Hauberrisser se dio cuenta de que se trataba de incontables hordas de ratones que se deslizaban a través de los campos, agitados y emitiendo chillidos apagados.

Conforme avanzaba la oscuridad, la naturaleza parecía más inquieta, a pesar de que no se moviese tallo alguno. De cuando en cuando se formaban pequeños torbellinos en las pantanosas aguas, sin que el menor soplo de aire las tocara, como originadas por el lanzamiento de una piedra invisible. Hauberrisser podía distinguir ya el álamo de la puerta de su casa. De golpe, surgiendo del suelo, se alzaron unas estructuras blancas en forma de columnas, interponiéndose entre él y la figura del árbol.

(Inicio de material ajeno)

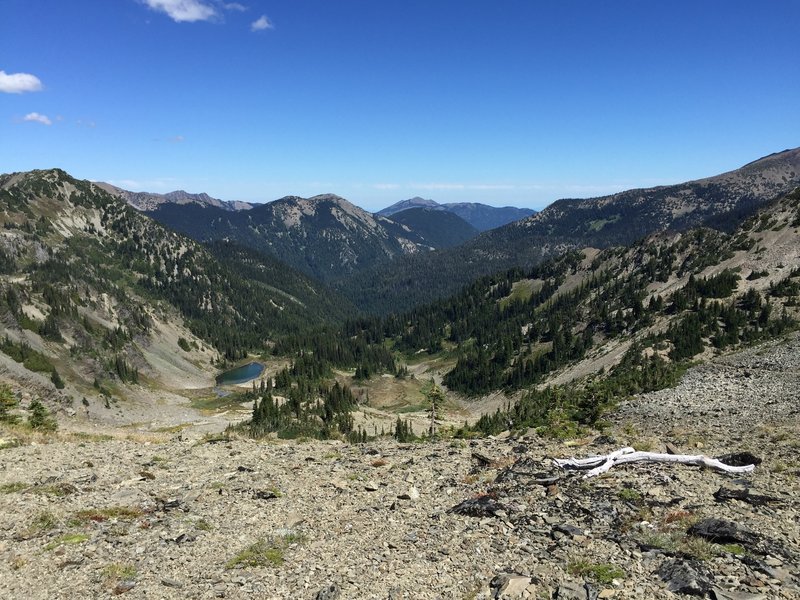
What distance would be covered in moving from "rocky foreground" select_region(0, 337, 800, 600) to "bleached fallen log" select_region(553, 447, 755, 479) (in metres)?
0.60

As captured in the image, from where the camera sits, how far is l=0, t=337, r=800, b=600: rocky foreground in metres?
15.9

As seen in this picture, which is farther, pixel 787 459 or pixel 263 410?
pixel 263 410

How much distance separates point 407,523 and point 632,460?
44.0ft

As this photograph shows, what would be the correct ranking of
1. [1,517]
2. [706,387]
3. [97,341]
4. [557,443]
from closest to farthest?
[1,517] < [557,443] < [706,387] < [97,341]

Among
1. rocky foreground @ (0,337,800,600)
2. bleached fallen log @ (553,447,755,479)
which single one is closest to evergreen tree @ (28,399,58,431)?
rocky foreground @ (0,337,800,600)

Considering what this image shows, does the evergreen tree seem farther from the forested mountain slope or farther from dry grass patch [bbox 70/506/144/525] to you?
the forested mountain slope

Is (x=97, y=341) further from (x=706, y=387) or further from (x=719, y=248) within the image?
(x=719, y=248)

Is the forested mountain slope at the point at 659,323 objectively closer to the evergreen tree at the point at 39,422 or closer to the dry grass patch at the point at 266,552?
the dry grass patch at the point at 266,552

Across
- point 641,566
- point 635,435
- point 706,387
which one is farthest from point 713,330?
point 641,566

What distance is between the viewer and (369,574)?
1688cm

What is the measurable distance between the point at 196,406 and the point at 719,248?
184 meters

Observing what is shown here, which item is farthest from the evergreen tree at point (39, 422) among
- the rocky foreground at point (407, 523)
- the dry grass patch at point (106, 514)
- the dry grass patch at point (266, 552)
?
the dry grass patch at point (266, 552)

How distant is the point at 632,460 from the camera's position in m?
26.1

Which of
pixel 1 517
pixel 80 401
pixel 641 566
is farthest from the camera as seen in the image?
pixel 80 401
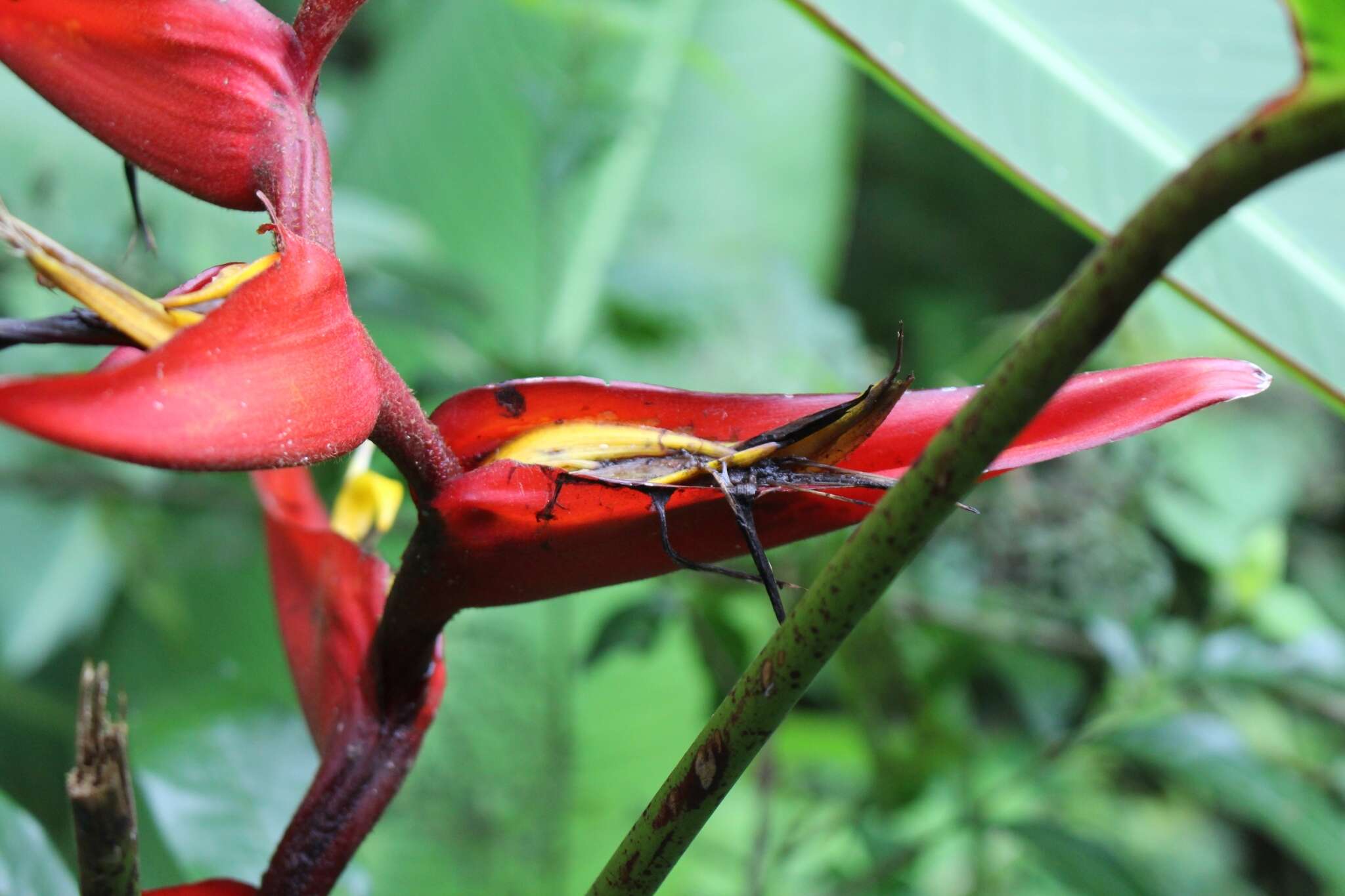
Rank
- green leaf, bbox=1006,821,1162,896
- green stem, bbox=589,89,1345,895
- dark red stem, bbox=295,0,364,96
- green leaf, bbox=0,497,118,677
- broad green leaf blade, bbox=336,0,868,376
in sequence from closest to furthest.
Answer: green stem, bbox=589,89,1345,895, dark red stem, bbox=295,0,364,96, green leaf, bbox=1006,821,1162,896, broad green leaf blade, bbox=336,0,868,376, green leaf, bbox=0,497,118,677

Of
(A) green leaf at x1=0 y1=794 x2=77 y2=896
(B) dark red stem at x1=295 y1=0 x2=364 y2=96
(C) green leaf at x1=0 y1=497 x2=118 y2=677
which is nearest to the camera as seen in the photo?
(B) dark red stem at x1=295 y1=0 x2=364 y2=96

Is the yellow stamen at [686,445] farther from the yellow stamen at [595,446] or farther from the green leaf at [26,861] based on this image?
the green leaf at [26,861]

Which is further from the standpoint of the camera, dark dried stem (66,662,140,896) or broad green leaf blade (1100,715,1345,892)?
broad green leaf blade (1100,715,1345,892)

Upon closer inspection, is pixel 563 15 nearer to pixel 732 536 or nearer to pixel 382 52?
pixel 382 52

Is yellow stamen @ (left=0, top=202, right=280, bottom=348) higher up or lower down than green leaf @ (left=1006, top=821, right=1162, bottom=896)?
higher up

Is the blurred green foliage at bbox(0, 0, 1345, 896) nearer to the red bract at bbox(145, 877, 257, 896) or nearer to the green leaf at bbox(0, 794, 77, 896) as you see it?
the green leaf at bbox(0, 794, 77, 896)

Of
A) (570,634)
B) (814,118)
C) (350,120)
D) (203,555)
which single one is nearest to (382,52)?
(350,120)

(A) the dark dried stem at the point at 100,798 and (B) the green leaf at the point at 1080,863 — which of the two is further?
(B) the green leaf at the point at 1080,863

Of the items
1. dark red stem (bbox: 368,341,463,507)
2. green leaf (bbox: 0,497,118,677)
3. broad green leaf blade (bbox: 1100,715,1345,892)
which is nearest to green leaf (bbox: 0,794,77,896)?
dark red stem (bbox: 368,341,463,507)

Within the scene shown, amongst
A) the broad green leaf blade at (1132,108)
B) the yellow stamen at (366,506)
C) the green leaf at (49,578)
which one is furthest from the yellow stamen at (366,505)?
the green leaf at (49,578)
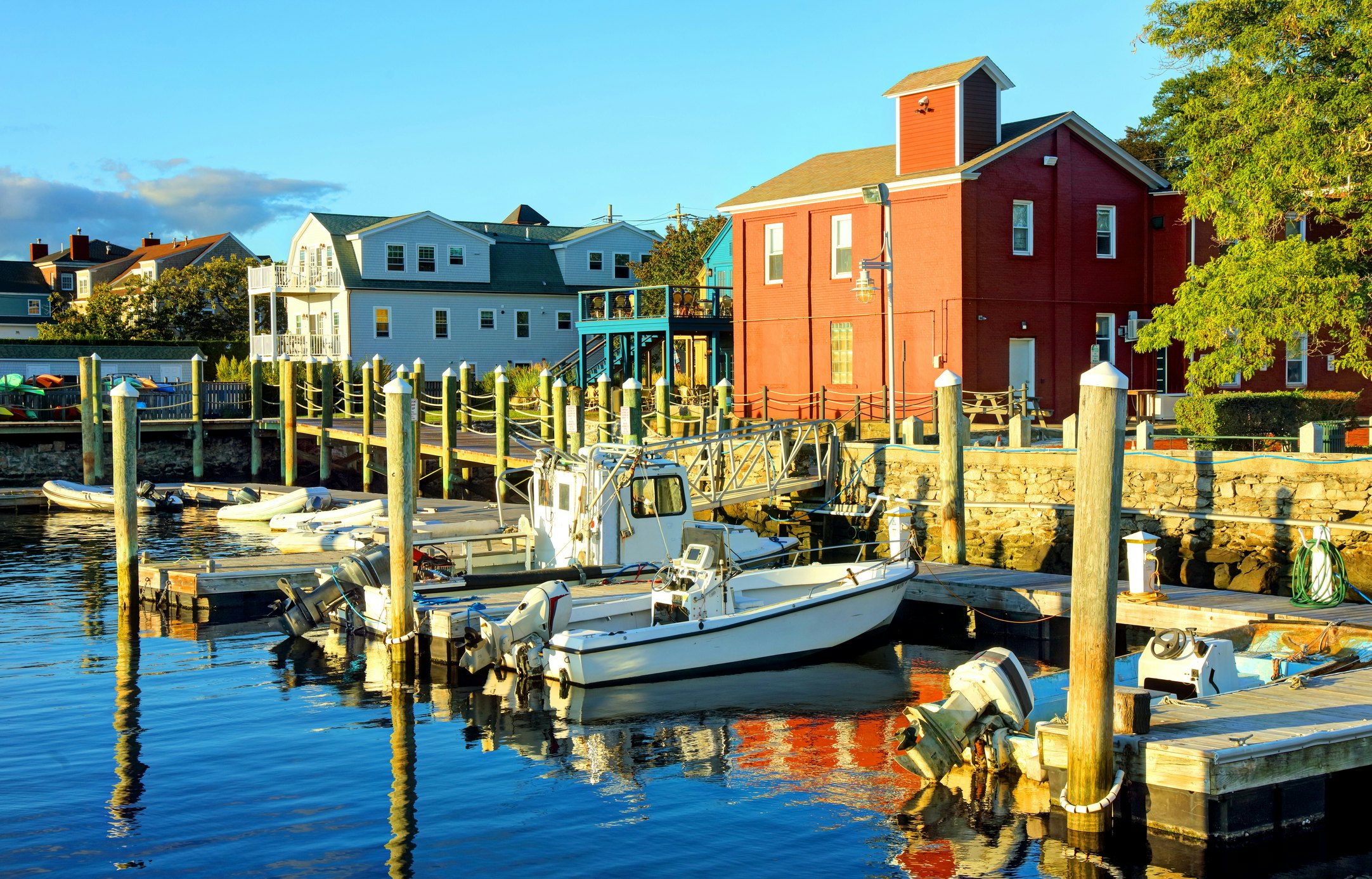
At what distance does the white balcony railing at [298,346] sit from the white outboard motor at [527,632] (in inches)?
1578

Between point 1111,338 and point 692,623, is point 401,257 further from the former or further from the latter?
point 692,623

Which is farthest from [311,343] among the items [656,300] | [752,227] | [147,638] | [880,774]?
[880,774]

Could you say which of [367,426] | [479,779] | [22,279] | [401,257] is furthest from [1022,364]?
[22,279]

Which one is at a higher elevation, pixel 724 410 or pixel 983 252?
pixel 983 252

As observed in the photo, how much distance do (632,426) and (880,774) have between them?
538 inches

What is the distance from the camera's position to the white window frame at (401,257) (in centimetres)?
5406

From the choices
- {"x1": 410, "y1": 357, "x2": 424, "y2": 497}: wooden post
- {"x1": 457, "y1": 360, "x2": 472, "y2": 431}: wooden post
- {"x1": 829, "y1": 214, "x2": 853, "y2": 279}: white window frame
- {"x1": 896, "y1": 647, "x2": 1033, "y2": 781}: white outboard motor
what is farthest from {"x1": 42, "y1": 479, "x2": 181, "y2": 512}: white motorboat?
{"x1": 896, "y1": 647, "x2": 1033, "y2": 781}: white outboard motor

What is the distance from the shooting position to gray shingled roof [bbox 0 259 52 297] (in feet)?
290

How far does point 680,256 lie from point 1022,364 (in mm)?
24711

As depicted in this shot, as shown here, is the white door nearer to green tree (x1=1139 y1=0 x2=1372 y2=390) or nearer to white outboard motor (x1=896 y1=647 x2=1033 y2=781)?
green tree (x1=1139 y1=0 x2=1372 y2=390)

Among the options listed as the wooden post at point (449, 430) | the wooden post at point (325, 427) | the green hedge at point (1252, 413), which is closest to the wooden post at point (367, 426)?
the wooden post at point (325, 427)

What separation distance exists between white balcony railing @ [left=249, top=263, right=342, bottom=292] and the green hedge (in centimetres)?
3696

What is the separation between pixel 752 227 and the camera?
36688 mm

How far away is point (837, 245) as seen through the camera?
34438mm
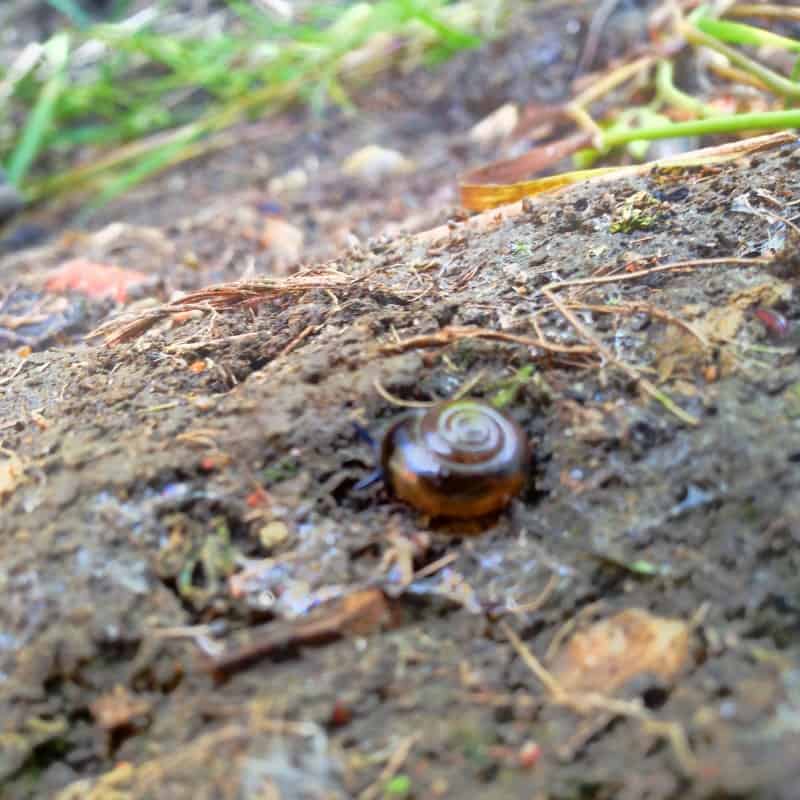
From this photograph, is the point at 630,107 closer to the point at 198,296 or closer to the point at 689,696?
the point at 198,296

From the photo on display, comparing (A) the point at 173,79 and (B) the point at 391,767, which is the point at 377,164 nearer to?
(A) the point at 173,79

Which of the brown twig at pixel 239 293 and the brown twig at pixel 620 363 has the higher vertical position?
the brown twig at pixel 239 293

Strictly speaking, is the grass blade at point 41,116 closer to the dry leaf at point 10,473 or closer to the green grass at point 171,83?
the green grass at point 171,83

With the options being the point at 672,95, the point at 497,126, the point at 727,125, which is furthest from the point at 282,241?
the point at 727,125

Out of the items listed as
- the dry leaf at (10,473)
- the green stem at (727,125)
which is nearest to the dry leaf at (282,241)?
the green stem at (727,125)

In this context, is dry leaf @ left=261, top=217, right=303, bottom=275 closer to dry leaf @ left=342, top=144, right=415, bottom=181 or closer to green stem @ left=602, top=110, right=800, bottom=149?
dry leaf @ left=342, top=144, right=415, bottom=181

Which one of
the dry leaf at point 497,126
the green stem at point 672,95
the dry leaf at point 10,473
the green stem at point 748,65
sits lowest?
the dry leaf at point 497,126

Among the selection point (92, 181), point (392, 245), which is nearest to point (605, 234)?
point (392, 245)
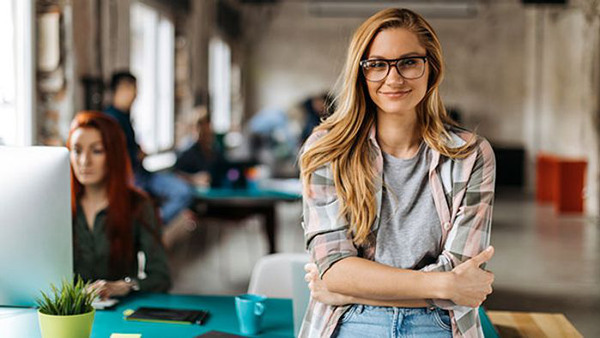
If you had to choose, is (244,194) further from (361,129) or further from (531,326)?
(361,129)

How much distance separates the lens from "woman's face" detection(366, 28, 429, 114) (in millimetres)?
1898

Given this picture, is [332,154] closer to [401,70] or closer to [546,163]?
[401,70]

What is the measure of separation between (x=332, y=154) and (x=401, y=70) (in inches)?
11.5

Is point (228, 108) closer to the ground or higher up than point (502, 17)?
closer to the ground

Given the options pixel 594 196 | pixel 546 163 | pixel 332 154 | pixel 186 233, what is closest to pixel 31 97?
pixel 332 154

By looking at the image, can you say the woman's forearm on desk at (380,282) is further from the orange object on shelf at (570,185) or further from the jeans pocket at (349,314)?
the orange object on shelf at (570,185)

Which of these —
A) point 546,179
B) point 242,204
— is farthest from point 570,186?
point 242,204

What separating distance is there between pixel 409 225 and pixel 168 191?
4855 mm

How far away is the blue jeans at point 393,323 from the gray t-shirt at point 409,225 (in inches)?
4.9

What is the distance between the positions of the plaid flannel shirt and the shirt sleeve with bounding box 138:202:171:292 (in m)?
0.98

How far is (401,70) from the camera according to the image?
1.91m

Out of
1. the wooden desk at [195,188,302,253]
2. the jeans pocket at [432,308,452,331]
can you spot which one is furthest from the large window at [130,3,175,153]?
the jeans pocket at [432,308,452,331]

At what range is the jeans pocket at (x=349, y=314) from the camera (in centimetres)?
186

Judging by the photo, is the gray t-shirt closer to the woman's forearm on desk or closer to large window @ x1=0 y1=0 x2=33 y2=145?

Avanzaron hacia él como silenciosos fantasmas, dejando tras de sí anchas líneas oscuras de hierbas calcinadas. Pasaron a su lado sin hacer el menor ruido, mudos espectros de la atmósfera, pérfidos y mortíferos.

 





Bañado de sudor, Hauberrisser entró en su casa.

La mujer del jardinero del cercano cementerio, que se ocupaba de los quehaceres domésticos, le había dejado la cena preparada. Estaba tan agitado que no pudo probar bocado.

Desasosegado, se echó en la cama sin desvestirse y esperó, sin pegar ojo, el día que iba a venir.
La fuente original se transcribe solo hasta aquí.